O tato da direção é excelente, os movimentos da carroçaria estão exemplarmente contidos e a precisão do eixo dianteiro é notável. Os 2370 kg estão lá, sentem-se, mas a agilidade e a precisão conseguem disfarçar muito bem esse peso.

Mais importante ainda - e isto não é algo que se sinta com frequência num elétrico - o pedal do travão tem uma resistência muito natural, o que ajuda a dosear a desaceleração com grande precisão.

O carro está sempre muito bem assente na estrada, a posição de condução é irrepreensível (apesar de ser um elétrico e de ter o piso recheado de baterias, vamos sentados muito baixos) e a visibilidade para a frente convence.

Tudo acontece de forma progressiva e orgânica. A frente aponta com muita confiança na entrada de curva, a traseira acompanha de forma previsível e, acima de tudo, há sempre uma «tonelada» de binário disponível para nos atirar para a saída. A sensação é a de um verdadeiro tração traseira, apesar de sabermos que existem dois eixos motrizes.

Mas, por muito que o comportamento do GTS impressione, ele também se destaca por ser fácil e agradável de usar. Tudo funciona como deve, tudo soa natural. Bem…, tudo menos o ruído sintetizado - a que a Porsche chama Electric Sport Sound - que invade o habitáculo. Era claramente algo de que eu prescindia.

Fora isso, há muito pouco a criticar no Taycan GTS, que se conduz e se sente como um verdadeiro Porsche.

O Taycan a comprar?

Se há pergunta difícil, é esta - porque não existem respostas certas nem erradas. Existem, isso sim, necessidades diferentes. Ainda assim, acredito mesmo que este é o Taycan mais equilibrado da gama, aquele que entrega o melhor compromisso entre autonomia, performance e comportamento dinâmico.

E é exatamente por isso que este seria o Taycan que eu levaria para casa. É um daqueles casos em que dá para dizer, sem rodeios, que “no meio é que está a virtude”. Não é o mais caro, o mais rápido ou o mais potente dos Taycan, mas para mim é o melhor.

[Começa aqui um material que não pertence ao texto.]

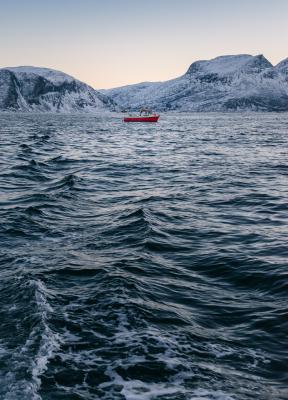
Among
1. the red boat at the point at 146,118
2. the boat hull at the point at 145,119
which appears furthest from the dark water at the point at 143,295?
the red boat at the point at 146,118

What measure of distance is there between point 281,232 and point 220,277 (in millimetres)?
5081

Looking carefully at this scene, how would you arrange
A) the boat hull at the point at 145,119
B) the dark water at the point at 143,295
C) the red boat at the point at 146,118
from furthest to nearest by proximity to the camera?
the red boat at the point at 146,118 < the boat hull at the point at 145,119 < the dark water at the point at 143,295

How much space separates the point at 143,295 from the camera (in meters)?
9.88

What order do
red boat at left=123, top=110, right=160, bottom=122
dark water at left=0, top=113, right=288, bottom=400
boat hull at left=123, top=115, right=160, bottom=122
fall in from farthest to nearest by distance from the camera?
red boat at left=123, top=110, right=160, bottom=122 → boat hull at left=123, top=115, right=160, bottom=122 → dark water at left=0, top=113, right=288, bottom=400

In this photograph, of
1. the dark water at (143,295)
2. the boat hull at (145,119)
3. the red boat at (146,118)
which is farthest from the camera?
the red boat at (146,118)

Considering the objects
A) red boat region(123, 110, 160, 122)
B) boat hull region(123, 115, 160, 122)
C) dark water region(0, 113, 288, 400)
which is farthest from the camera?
red boat region(123, 110, 160, 122)

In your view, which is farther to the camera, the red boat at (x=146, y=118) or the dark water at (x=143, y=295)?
the red boat at (x=146, y=118)

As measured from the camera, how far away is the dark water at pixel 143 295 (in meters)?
6.78

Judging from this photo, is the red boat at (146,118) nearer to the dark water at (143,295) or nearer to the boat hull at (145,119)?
the boat hull at (145,119)

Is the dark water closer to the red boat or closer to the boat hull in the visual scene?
the boat hull

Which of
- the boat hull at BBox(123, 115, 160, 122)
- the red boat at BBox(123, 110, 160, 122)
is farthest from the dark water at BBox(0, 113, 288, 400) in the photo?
the red boat at BBox(123, 110, 160, 122)

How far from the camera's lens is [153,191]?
23.1 m

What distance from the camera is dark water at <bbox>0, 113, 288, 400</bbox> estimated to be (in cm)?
678

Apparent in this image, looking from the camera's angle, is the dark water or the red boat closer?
the dark water
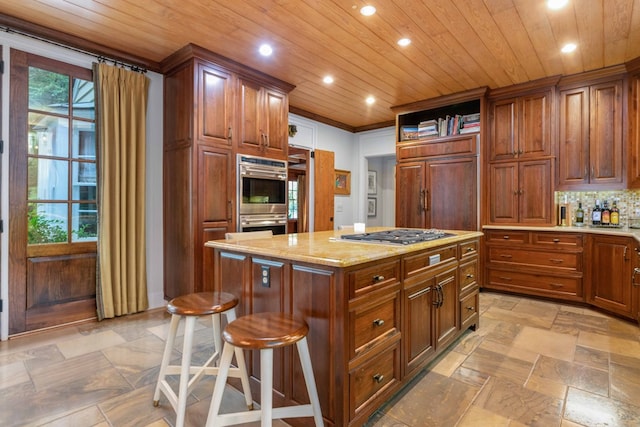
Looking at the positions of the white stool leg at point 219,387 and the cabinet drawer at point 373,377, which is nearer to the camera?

É um daqueles elétricos que desmonta por completo a teoria - que tem muitos seguidores… - de que elétricos não são divertidos. O Taycan GTS é mesmo divertido de conduzir. Aliás, vou reformular: o Porsche Taycan GTS é o elétrico mais divertido que já conduzi.

E tudo isso sem deixar de ser, ao mesmo tempo, um grande estradista e um familiar competente q.b. Os 407 litros da bagageira traseira (mais 84 litros disponíveis sob o capô dianteiro) chegam para o dia a dia, os lugares traseiros oferecem espaço suficiente para levar dois adultos com conforto. E nem os consumos chegam a meter medo.

É verdade que, quando aumentamos o ritmo e exploramos o potencial dinâmico deste modelo, é fácil ver consumos na ordem dos 24-25 kWh por cada 100 km. Mas numa utilização mista, alternando condução mais desportiva com um andamento mais calmo, dá para baixar até aos 20 kWh. Em cidade, naturalmente, é possível fazer ainda menos.